Trish Costello, founder and CEO of investing platform Portfolia, holds the giveaway up high, offering the 60-plus conference attendees gathered in this Boston ballroom a chance to take a look. Dubbed vSculpt, the product is a vaginal rejuvenation device designed for women who suffer from low bladder control and other pelvic floor issues, post-childbirth. At any other conference, vSculpt might prompt some awkward throat-clearing (“leakage,” anyone?). But here, in a room full of women angel investors, the crowd lets out a whoop.
Costello knows her audience. After leading the prestigious Kauffman Fellows (a career development program for venture capital investors) for over a decade, she launched Portfolia five years ago with the goal of convincing affluent women to think beyond traditional philanthropy and begin investing in startups. “There are 5 million accredited women [investors] in the U.S.,” she says. “Our goal is to touch every one of them.”

## Available data
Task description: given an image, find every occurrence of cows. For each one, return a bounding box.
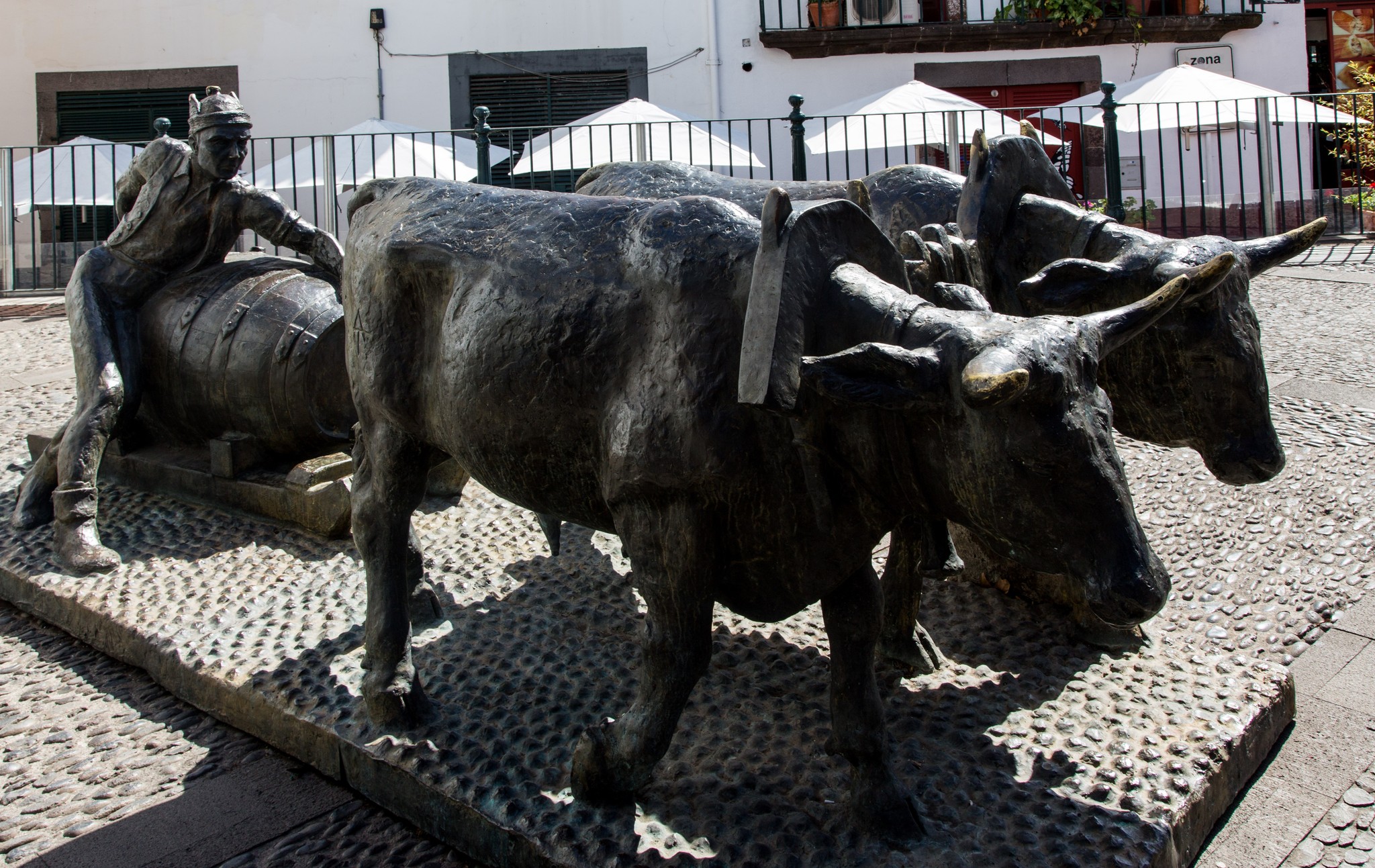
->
[565,160,1330,674]
[335,180,1191,840]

## Problem details
Continue the article on Portfolia and women angel investors, starting after its final sentence.

## Exercise answer
But Costello doesn’t want to simply engage more women in investing; she wants to fundamentally change which ideas win venture support. vSculpt, designed and developed by a woman entrepreneur who experienced pelvic floor issues firsthand, embodies that type of product that she believes traditional investors have too long ignored. “This is all about how we shift the world when we put our money behind the solutions that we want to see,” she says.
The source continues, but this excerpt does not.